Abstract #552: Identification of differentially expressed microRNAs based on esophageal cancer signatures

Esophageal squamous cell carcinoma (ESCC) is one of the most aggressive and lethal malignancies in the world. Patients with ESCC are very poor prognosis because most cases are not diagnosed until the disease is at advanced stage. The understanding of the new molecular pathways of ESCC carcinogenesis would be helpful in improving diagnosis and therapy of the disease. MicroRNA(miRNA) are endogenous short non-coding RNA molecules, which regulate gene expression by repressing translation or cleaving RNA transcripts in a sequence-specific manner. Growing evidence has suggested that miRNAs are aberrantly expressed in many human cancers and they may play significant roles in carcinogenesis and progression of cancer. MiRNA over-expression could result in down-regulation of tumor suppressor genes, whereas their under-expression could lead to oncogenes activation.

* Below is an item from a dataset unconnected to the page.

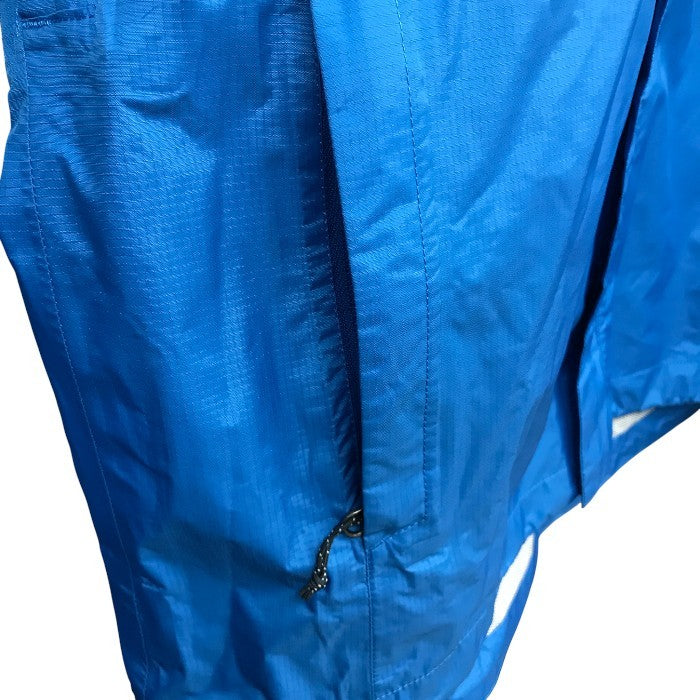 patagonia パタゴニア トレントシェル ジャケット メンズ マウンテンパーカ 防水性 透湿性 ブルー Mサイズ 83800FA12 中古 M1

A few studies of the relationship between miRNAs and ESCC have been reported, but the functions of each miRNAs in ESCC are still unknown absolutely. In the present study, we examined differentially expressed miRNAs in ESCC specimens and identified differentially expressed miRNAs from head and neck squamous cell cancer expression signatures. These specimens were obtained from patients in the Chiba University hospital, Japan from 2003 to 2007 with informed consent and agreement. In all the samples, clinicopathological information (age, gender, pathology, differentiation, TNM classification, tumor stage, and survival time after surgery) was available. In this study, we identified 14 up-regulated mature miRNAs and 15 down-regulated mature miRNAs. Transient transfection of down-regulated miRNAs (such as miR-504, miR-145, miR-1, miR-375, and miR-326) inhibited cell growth in cancer cell line. These miRNAs might play tumor suppressor role in the proliferative process of the ESCC. To search target genes of miR-504, combining experimental and bioinformatics data identified several cancer-related genes. Our miRNA expression signatures and identification of target genes may provide an understanding of the potential mechanisms in ESCC carcinogenesis. Citation Information: In: Proc Am Assoc Cancer Res; 2009 Apr 18-22; Denver, CO. Philadelphia (PA): AACR; 2009. Abstract nr 552.